_What is required_. Please state which heart failure phenotype global SIRT3 knockout mice exhibited, according to the abstract on endothelial Sirt3 below.
══ Given passage
Abstract P296: Deletion of Endothelial Sirt3 Causes Diastolic Dysfunction

Abstract

The morbidity of heart failure with preserved ejection fraction (HFpEF) increases with advanced age and is associated with endothelial dysfunction. In the present study, we analyzed the cardiac function and coronary microvascular function in endothelial specific SIRT3 knockout (ECKO) mice and global SIRT3 KO mice, as well as endothelial glycolytic metabolism and angiogenesis in vitro . We found that SIRT3 ECKO mice developed left ventricle (LV) diastolic dysfunction, as evidenced by prolonged isovolumic relaxation time (IVRT) and reduction of coronary flow reserve. Western blot analysis revealed a significant decrease in glycolytic enzyme PFKFB3 in SIRT3 KO-ECs, accompanied by a dramatic reduction in basal glycolysis, glycolytic reserve and glycolytic capacity. Moreover, SIRT3 KO-ECs exhibited higher oxygen consumption rate and more prominent production of reactive oxygen species (ROS) than WT-ECs. SIRT3 KO-ECs exhibited less potent angiogenic capabilities as indicated by decreased network formation and migration. In contrast, global knockout of SIRT3 in mice resulted in progressive deterioration of LV function, as evidenced by a decrease in ejection fraction and fraction shortening at 12 months of age. SIRT3 KO mice also exhibited reduction of ANP and ERK-1/2, and increased ROS production, gp91(phox), caspase-3 and Wnt7 in the heart. In conclusion, we demonstrated that ablation of SIRT3 in ECs caused an HFpEF phenotype with impaired glucose metabolism and angiogenesis. Global SIRT3 KO mice, however, exhibited an HFrEF phenotype. Our data suggest cell-specific effects of SIRT3 deletion on cardiac function.
════
══ Supplied material
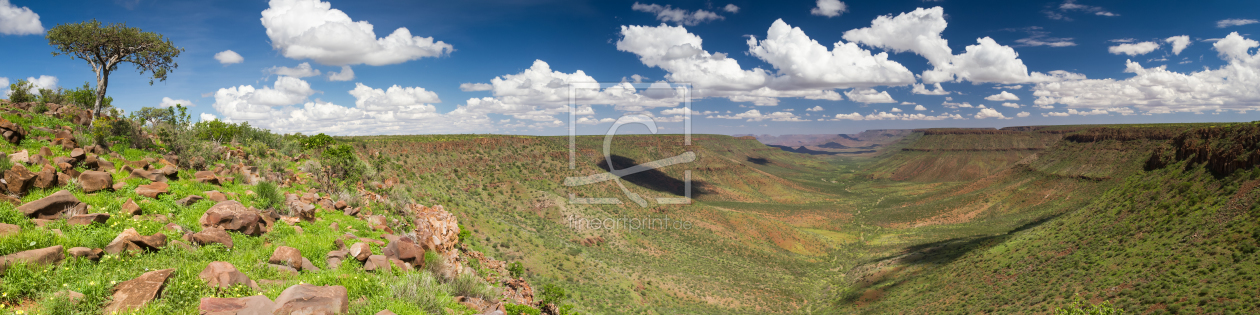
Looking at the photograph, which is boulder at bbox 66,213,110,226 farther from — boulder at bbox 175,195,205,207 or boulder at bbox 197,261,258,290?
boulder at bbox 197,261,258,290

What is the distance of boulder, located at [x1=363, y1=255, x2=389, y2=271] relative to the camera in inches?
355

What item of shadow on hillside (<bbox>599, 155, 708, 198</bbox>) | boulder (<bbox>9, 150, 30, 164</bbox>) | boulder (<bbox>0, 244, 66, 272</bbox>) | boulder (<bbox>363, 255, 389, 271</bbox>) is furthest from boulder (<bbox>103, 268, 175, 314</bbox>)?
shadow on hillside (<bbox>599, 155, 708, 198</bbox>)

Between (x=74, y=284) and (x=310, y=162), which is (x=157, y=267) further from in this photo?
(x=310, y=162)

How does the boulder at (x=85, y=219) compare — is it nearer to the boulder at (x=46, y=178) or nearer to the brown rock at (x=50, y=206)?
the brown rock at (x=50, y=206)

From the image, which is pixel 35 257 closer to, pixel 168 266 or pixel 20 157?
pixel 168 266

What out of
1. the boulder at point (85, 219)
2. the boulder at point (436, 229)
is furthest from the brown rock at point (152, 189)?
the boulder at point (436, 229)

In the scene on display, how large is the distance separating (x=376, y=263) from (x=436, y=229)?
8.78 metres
════
══ Supplied material
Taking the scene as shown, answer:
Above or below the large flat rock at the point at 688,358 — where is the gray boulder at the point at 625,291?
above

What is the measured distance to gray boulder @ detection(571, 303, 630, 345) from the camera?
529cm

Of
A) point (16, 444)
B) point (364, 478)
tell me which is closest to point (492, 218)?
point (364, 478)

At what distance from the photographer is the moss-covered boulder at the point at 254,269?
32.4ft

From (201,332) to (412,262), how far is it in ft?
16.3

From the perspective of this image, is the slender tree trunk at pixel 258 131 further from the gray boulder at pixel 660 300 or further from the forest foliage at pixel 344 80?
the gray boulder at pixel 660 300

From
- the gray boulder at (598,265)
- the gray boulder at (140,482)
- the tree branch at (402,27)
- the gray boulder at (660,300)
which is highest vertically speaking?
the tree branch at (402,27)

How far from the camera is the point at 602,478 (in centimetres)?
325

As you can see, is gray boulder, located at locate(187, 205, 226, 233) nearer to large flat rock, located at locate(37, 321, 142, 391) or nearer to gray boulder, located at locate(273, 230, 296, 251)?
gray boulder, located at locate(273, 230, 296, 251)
════
_Answer area_. An HFrEF phenotype.